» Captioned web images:
§
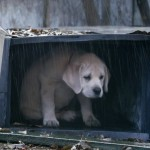 Budweiser: Lost Dog    #superbowlcommercial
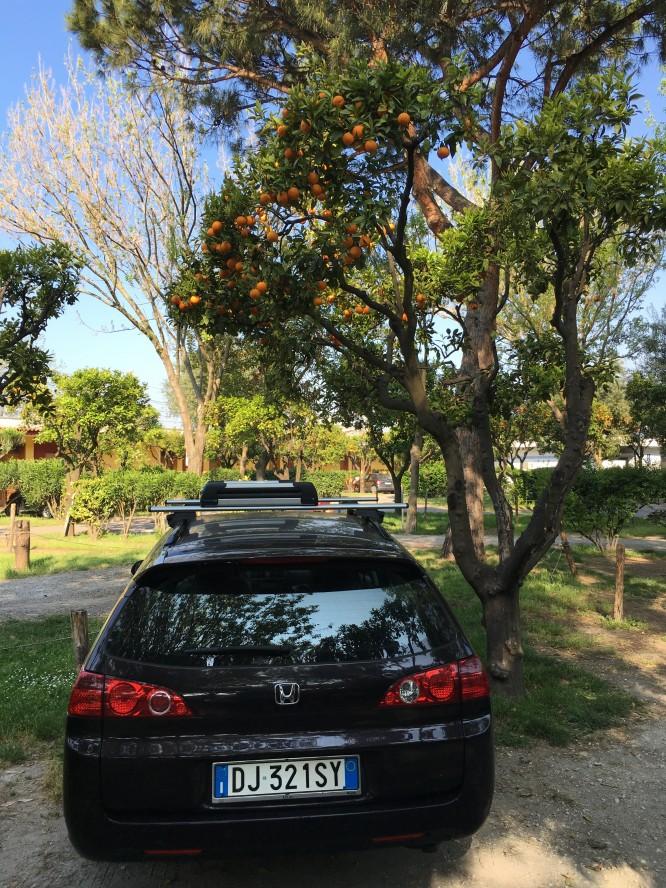 """""""Vår"""" bil parkerad under ett apelsinträd"""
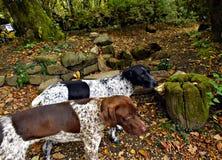 无家可归的狗kurtshaar在山的森林里 免版税库存图片
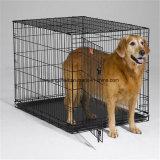 Псарня собаки порошка верхнего качества Coated большая для сбывания (XMM-DC0)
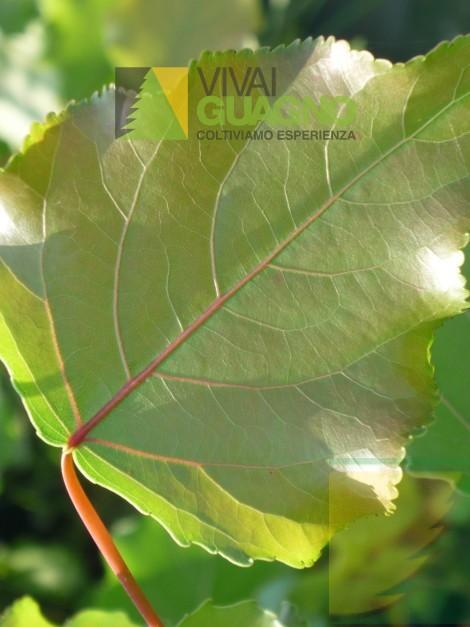 Populus canadensis clone i214 pioppo del canad vivai - Foglia canadese contorno foglia canadese ...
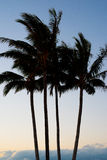 4 palmsilhouetten tegen een Zon Plaatsende Achtergrond Royalty-vrije Stock Foto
§
» ASSIGNMENT: Reproduce the lines above letter for letter. The pictures stay behind.

» OUTPUT:
 Budweiser: Lost Dog    #superbowlcommercial
 """""""Vår"""" bil parkerad under ett apelsinträd"""
 无家可归的狗kurtshaar在山的森林里 免版税库存图片
 Псарня собаки порошка верхнего качества Coated большая для сбывания (XMM-DC0)
 Populus canadensis clone i214 pioppo del canad vivai - Foglia canadese contorno foglia canadese ...
 4 palmsilhouetten tegen een Zon Plaatsende Achtergrond Royalty-vrije Stock Foto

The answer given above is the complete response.